Data excerpts:
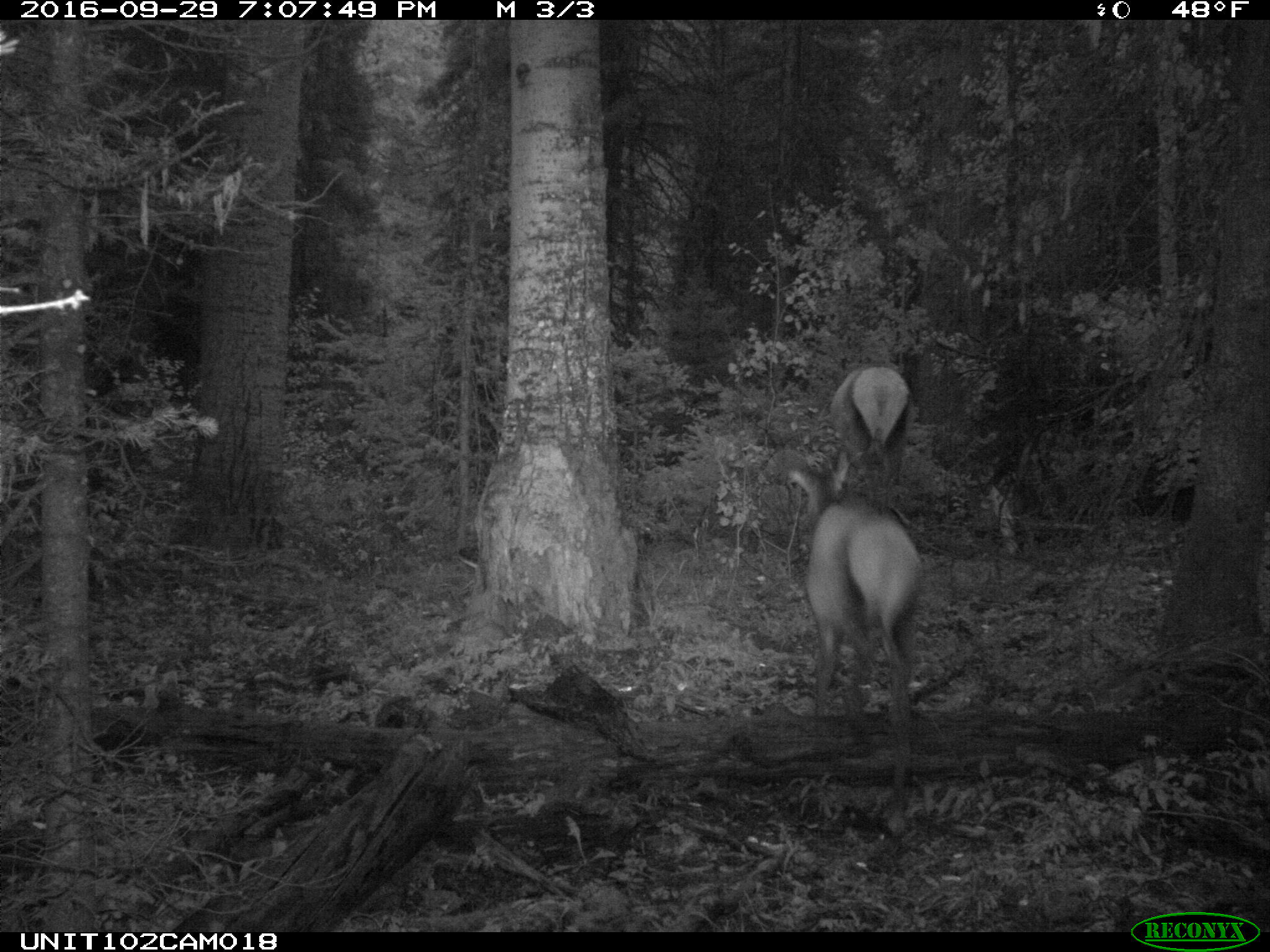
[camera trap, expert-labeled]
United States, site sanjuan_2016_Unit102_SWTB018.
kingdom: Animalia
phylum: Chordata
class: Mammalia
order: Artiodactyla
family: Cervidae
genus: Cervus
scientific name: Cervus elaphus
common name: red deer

...

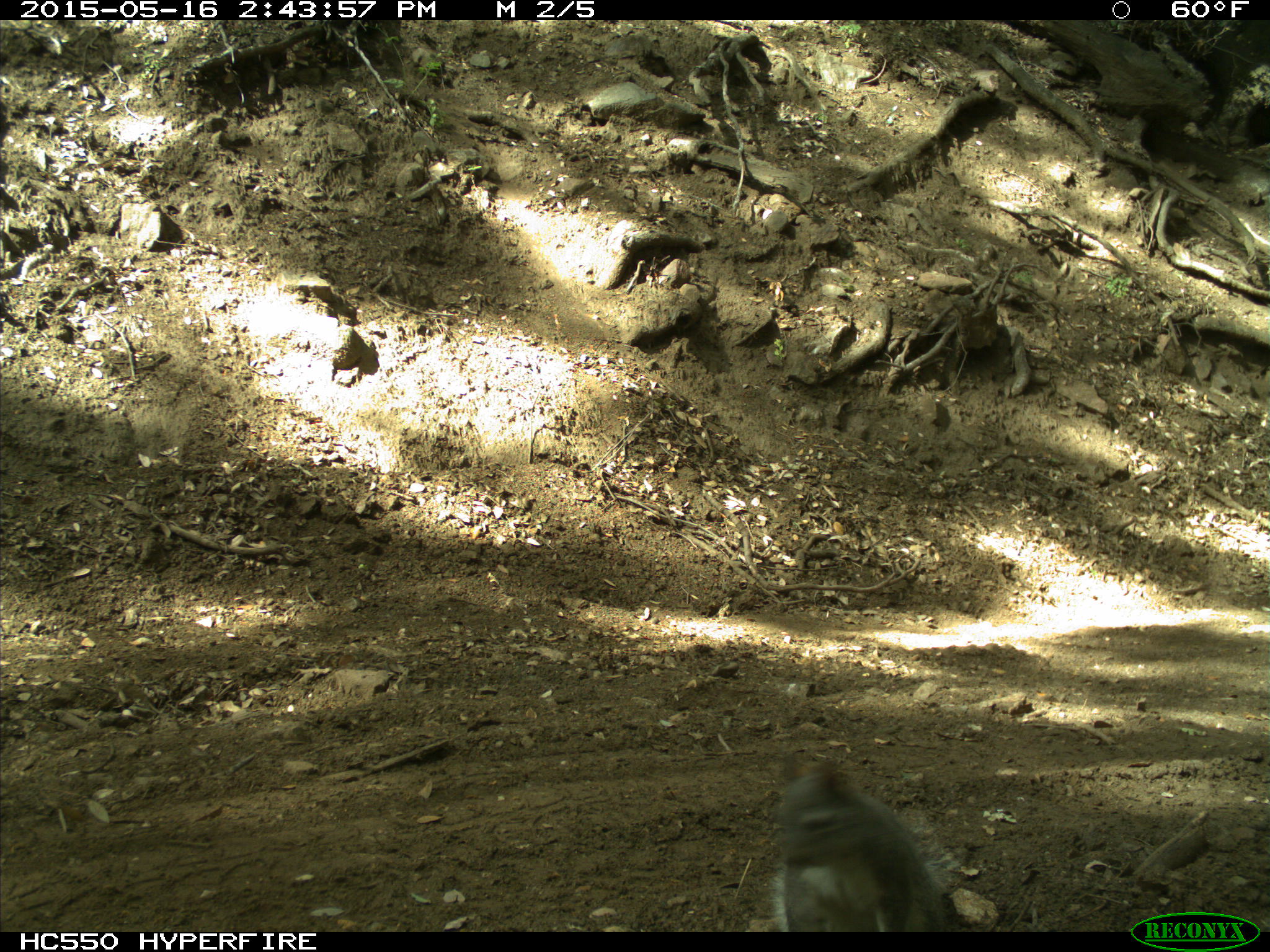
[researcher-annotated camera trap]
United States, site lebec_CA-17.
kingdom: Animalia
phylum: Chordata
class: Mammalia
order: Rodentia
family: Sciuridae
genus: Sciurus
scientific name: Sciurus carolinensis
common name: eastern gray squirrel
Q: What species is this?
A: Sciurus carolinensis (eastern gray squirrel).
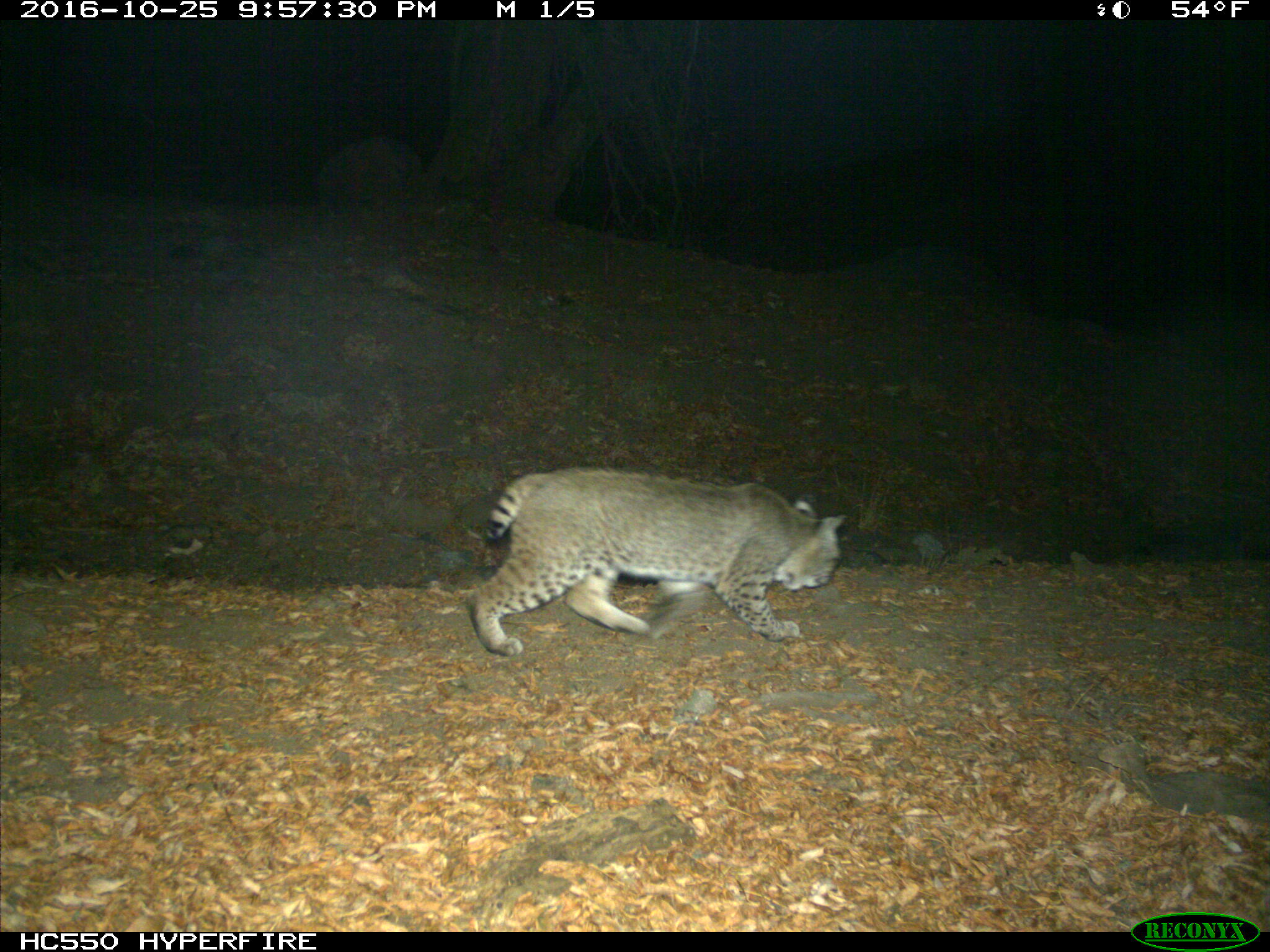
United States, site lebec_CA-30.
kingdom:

---

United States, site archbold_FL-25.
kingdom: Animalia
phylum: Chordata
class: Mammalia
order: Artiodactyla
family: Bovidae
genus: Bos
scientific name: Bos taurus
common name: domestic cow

What to produce:
What lines of the material contain "common"? Show them.

Solution to the problem:
common name: red deer
common name: eastern gray squirrel
common name: domestic cow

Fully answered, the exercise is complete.